### EXERCISE:
Render each line of the rows below as one string in a JSON list, skipping blank lines and omitting the pictures.

(Dataset rows)
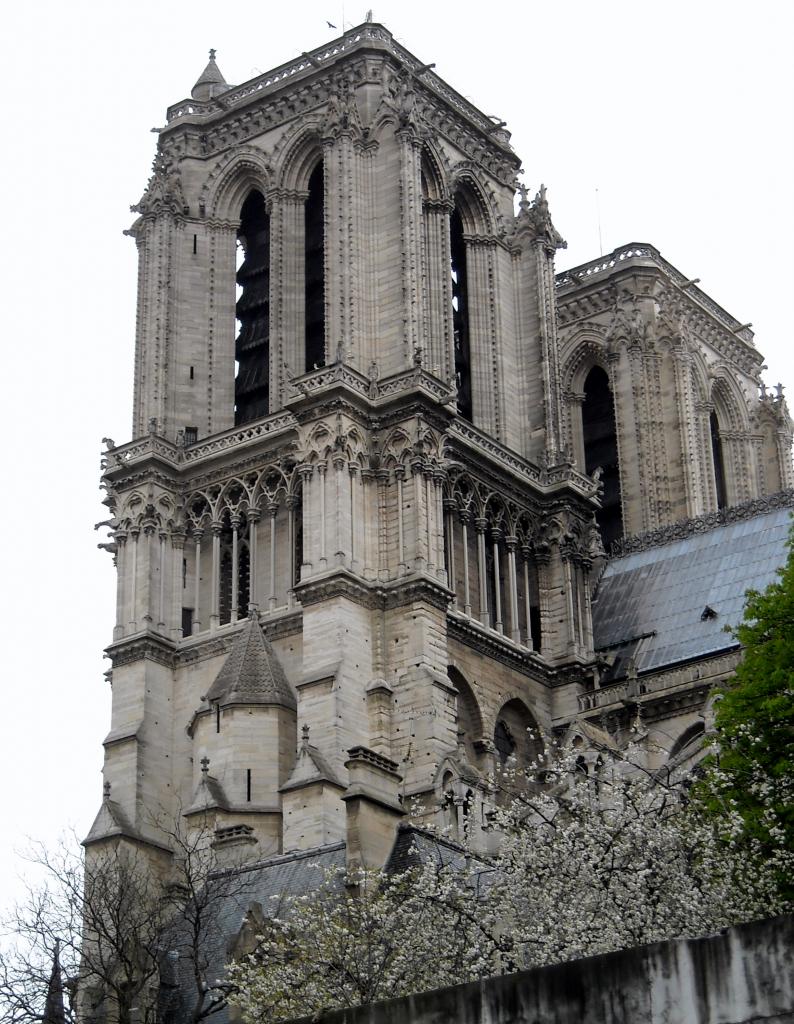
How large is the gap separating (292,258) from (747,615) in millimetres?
25435

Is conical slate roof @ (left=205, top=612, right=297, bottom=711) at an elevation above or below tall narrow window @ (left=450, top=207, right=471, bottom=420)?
below

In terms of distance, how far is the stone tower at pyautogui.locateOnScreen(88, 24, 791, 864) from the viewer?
52938 mm

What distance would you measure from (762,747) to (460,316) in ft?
98.2

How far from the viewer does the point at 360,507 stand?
55.1 meters

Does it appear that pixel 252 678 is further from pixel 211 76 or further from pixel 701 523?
pixel 211 76

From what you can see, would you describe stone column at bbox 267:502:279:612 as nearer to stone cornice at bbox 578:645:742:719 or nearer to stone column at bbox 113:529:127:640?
stone column at bbox 113:529:127:640

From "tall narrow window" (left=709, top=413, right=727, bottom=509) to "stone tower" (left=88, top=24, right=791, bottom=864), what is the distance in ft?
17.5

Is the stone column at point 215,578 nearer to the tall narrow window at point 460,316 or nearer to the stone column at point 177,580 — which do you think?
the stone column at point 177,580

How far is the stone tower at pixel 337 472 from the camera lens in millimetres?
52938

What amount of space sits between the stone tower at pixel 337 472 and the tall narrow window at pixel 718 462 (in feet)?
17.5

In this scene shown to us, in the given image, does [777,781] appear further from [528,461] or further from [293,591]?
[528,461]

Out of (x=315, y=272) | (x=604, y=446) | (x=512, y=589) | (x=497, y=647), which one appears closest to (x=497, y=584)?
(x=512, y=589)

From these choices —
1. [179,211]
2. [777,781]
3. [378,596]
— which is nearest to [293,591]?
[378,596]

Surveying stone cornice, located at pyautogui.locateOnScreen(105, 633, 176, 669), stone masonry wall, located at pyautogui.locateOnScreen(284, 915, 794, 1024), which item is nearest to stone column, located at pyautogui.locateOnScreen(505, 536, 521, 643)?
stone cornice, located at pyautogui.locateOnScreen(105, 633, 176, 669)
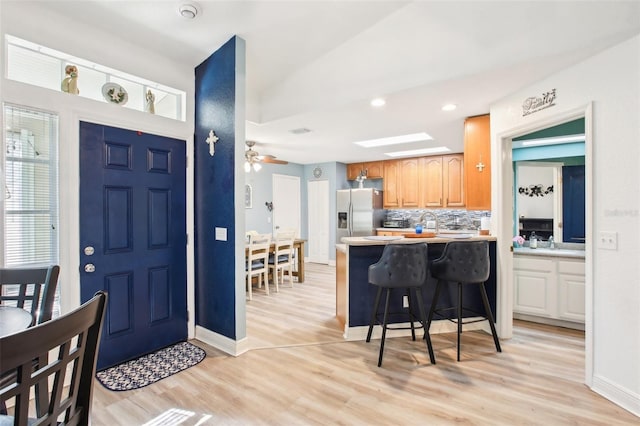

### FINISHED EXERCISE:
[
  "How large is the gap separating (292,258) from (747,615) in millimetres?",
  "25435",
  "Is conical slate roof @ (left=205, top=612, right=297, bottom=711) at an elevation above or below tall narrow window @ (left=450, top=207, right=471, bottom=420)?",
  "below",
  "In terms of distance, how far is the stone tower at pyautogui.locateOnScreen(88, 24, 791, 864) from the viewer?",
  "52938 mm",
  "What distance would you measure from (762,747) to (460,316) in ft?",
  "98.2",
  "How far from the viewer does the point at 360,507 stand?",
  "55.1 meters",
  "Does it appear that pixel 252 678 is further from pixel 211 76 or further from pixel 701 523?",
  "pixel 211 76",
  "From what you can see, would you describe stone column at bbox 267:502:279:612 as nearer to stone cornice at bbox 578:645:742:719 or nearer to stone column at bbox 113:529:127:640?",
  "stone column at bbox 113:529:127:640",
  "From \"tall narrow window\" (left=709, top=413, right=727, bottom=509) to \"stone tower\" (left=88, top=24, right=791, bottom=864), what is the distance in ft?",
  "17.5",
  "Is the stone column at point 215,578 nearer to the tall narrow window at point 460,316 or nearer to the stone column at point 177,580 — which do you think?",
  "the stone column at point 177,580",
  "How far is the stone tower at pixel 337 472 from the camera lens in millimetres?",
  "52938",
  "What amount of space sits between the stone tower at pixel 337 472 and the tall narrow window at pixel 718 462 (in feet)?",
  "17.5",
  "In this scene shown to us, in the given image, does [777,781] appear further from [528,461] or further from [293,591]?",
  "[528,461]",
  "Out of (x=315, y=272) | (x=604, y=446) | (x=512, y=589) | (x=497, y=647), which one appears closest to (x=497, y=584)?",
  "(x=512, y=589)",
  "From these choices —",
  "1. [179,211]",
  "2. [777,781]",
  "3. [378,596]",
  "— which is nearest to [293,591]?",
  "[378,596]",
  "Surveying stone cornice, located at pyautogui.locateOnScreen(105, 633, 176, 669), stone masonry wall, located at pyautogui.locateOnScreen(284, 915, 794, 1024), which item is nearest to stone column, located at pyautogui.locateOnScreen(505, 536, 521, 643)?",
  "stone cornice, located at pyautogui.locateOnScreen(105, 633, 176, 669)"
]